4. Green Bay Packers

Even without a first round pick — which the Packers relinquished to Cleveland — Green Bay did rather well stocking the cupboard of an already good team. Instead of taking TE David Njoku from Miami at no. 29 (which the Browns did), the Pack used the Browns first pick in the second round, no. 33, to select CB Kevin King out of Washington. King is a potential top two outside corner who will battle for a job in camp. The Packers then took safety Josh Jones at no. 61 out of N.C. State. The Pack got burned by Matty Ice and the Falcons in the NFC championship game leading to the stockpiling of talent in the defensive backfield. The Packers’ pick we like was LB Vince Biegel of Wisconsin at no. 108 (first pick of the fourth round), who the Packers obtained from Cleveland. He had 14 sacks in three years as a starter with the Badgers. He’s got extra motivation to succeed, given that he’s a homeboy from Wisconsin Rapids. A fan favorite, at the very least.

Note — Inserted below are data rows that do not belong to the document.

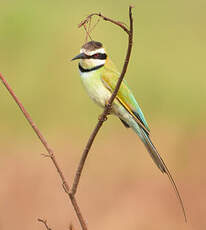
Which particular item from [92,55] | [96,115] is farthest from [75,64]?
[92,55]

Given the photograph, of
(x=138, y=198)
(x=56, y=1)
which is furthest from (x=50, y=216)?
(x=56, y=1)

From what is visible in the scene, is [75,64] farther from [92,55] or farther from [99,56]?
[92,55]

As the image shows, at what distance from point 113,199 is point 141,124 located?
7.30 ft

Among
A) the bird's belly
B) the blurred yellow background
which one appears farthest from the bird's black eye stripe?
the blurred yellow background

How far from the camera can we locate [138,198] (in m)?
5.40

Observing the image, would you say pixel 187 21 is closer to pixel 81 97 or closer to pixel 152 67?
pixel 152 67

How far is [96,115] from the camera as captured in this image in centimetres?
695

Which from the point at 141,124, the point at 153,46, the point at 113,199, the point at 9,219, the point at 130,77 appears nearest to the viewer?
the point at 141,124

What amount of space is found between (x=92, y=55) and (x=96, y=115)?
3.68m

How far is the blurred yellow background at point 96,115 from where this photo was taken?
5262mm

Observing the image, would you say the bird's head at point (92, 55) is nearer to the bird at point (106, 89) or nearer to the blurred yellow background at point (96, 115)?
the bird at point (106, 89)

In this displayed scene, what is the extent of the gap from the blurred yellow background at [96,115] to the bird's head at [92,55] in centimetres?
184

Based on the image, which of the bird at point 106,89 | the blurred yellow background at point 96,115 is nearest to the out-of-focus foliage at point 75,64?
the blurred yellow background at point 96,115

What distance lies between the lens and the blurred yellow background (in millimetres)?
5262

(AP Photo/Morry Gash, File)

3. New England Patriots

It’s got to burn the rest of the NFL that the Patriots won the championship and with little in the way of picks at the draft, still came up smelling like a rose. The champion Pats, who have no appreciable holes to fill, had squat in the first two rounds (thanks to trading down), but managed to scoop two third round picks in DE Derek Rivers of Youngstown State at no. 83 (courtesy of the Tennessee Titans) and then OT Antonio Garcia from Troy (in a trade with Detroit). The Pats, who opted out of the first round at no. 32 and then the second, they got a good one in Rivers, who provides pass-rushing depth and was thought to be good enough to sneak into the first round. New England did trade up to take Garcia at no. 85 (dealing no. 96 and 124 to Detroit), a developmental talent at tackle who has the time to do so.

(AP Photo/Bradley Leeb)

2. Washington Redskins

At 8-7-1 in 2016, nothing could have sat well with Redskins’ management in the off-season. Washington also had some options at no. 17 in the draft, but didn’t expect fourth-rated prospect DT Jonathan Allen of Alabama to fall to them at that spot. But fall he did, mainly due to arthritic shoulders, but the ‘Skins, who need help in their defensive front couldn’t pass up on him. Right off the bat, the Redskins defence got better and they compounded their good fortune by taking Allen’s teammate from the Crimson Tide, solid LB Ryan Anderson at no. 49. Washington completed the defensive trifecta by selecting CB Fabian Moreau from UCLA. He was rated 53rd going into the draft — some saying he had first round potential a while ago — and fell to the Redskins at no. 81 in the third round. An unheralded pick they got from the Jets (fourth round, no. 114), RB Samaje Perine from Oklahoma, could be their sleeper.

(AP Photo/Julio Cortez)

1. Minnesota Vikings

The Vikings are our pick for being draft weekend kings. Why? Because even though they gave up the 14th pick (DE Derek Barnett of Tennessee went to Philly), the Vikings snagged very good running back Dalvin Cook at no. 41. The Vikes, who finished 8-8 last season, instantly upgraded a backfield that includes free agent signee Latavius Murray. Then, with the 70th pick in the third round, the Minny braintrust probably made the find of the draft, getting top-ranked center Pat Elflein out of Ohio State. The Vikings traded up to get Elflein (moving from no. 79), but he should be well worth the swap with the Jets in the long run. The Buckeyes big man was the top rated collegiate center and was 60th ranked overall coming into the draft. Minnesota also addressed depth in many other areas, making nine selections in the last four rounds, including Virginia Tech TE Bucky Hodges at no. 201.